Ketika rombongan Kepala Kampung Sinar Seputih, Kabupaten Lampung Tengah, singgah di sana, pemiliknya pun sedang tidak ada. Ia lebih senang di rumah-rumah tetangga di belakang untuk membantu apa saja, agar saat pulang ia bisa membawa sesuatu untuk dimakan.
Lagi pula lahan itu bukan miliknya. Pada tahun 1980 orang tuanya membawanya ke tempat itu. Setelah bapak dan ibunya meninggal, tak ada lagi yang memperhatikan rumah itu.
Ia buta sejak berusia 16 bulan. Ia tidak tahu kursi di depan rumahnya bolong. Tidak tahu juga atapnya bocor. Tidak tahu dinding rumahnya menganga. Yang ia tahu, ketika malam tiba, ia merasa kedinginan. Kalau ia ceritakan hal itu ke tetangga, mereka menertawakannya.
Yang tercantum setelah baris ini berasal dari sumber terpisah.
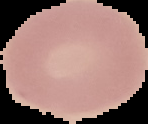
Summary:
  - Image type: segmented cell region on a black background
  - Result: no malaria parasites detected
  - Image size: 148×124 pixels
  - Preparation: thin blood film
Yang membuat ia bingung adalah saat hujan datang. Saat tempat tidur lapuknya basah, ia hanya meringkuk di pinggir, menunggu reda.
Umumnya warga Bangun Rejo, Sinar Seputih, Lampung Tengah mengenalnya dengan nama Bejo. Mereka cuma bisa kasihan saja. Banyak dari mereka membantu makanan atau memberinya upah sebagai balas jasa memijat.
Maliki, kepala Kampung Sinar Seputih, mengatakan rumah Bejo lebih parah pada Tahun 2007. Sekali dorong, dindingnya rubuh. Mereka pernah merehabnya, tetapi kini hancur lagi.
Menurut Maliki, ada sekitar 20 rumah yang tidak layak huni di kampung itu. Mereka pernah merehab beberapa, tetapi anggaran desa tidak mungkin hanya untuk itu.
Ia mengharapkan Bupati, Gubernur, atau Presiden ikut memperhatikan. Kampung sudah berulang kali membuat proposal ke Pemerintah Kabupaten dan Pemerintah Provinsi, tetapi sampai sekarang tidak ada jawaban.
“Lebih bagus kalau yang membantu itu warga yang berlebih. Menolong orang-orang seperti Bejo pahalanya luar biasa,” katanya.